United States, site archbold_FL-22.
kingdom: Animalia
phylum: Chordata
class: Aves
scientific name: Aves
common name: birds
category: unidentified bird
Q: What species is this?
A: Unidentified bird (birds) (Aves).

------------

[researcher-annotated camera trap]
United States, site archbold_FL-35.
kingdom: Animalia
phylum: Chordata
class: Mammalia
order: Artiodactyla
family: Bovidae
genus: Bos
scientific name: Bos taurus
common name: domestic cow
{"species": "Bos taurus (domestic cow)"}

------------

> [Your instructions] Given the records above, reproduce precisely and only the lines between the line holding "United States, site archbold_FL-22." and the line holding "A: Unidentified bird (birds) (Aves).", inclusive.

> [Response to this exercise]
United States, site archbold_FL-22.
kingdom: Animalia
phylum: Chordata
class: Aves
scientific name: Aves
common name: birds
category: unidentified bird
Q: What species is this?
A: Unidentified bird (birds) (Aves).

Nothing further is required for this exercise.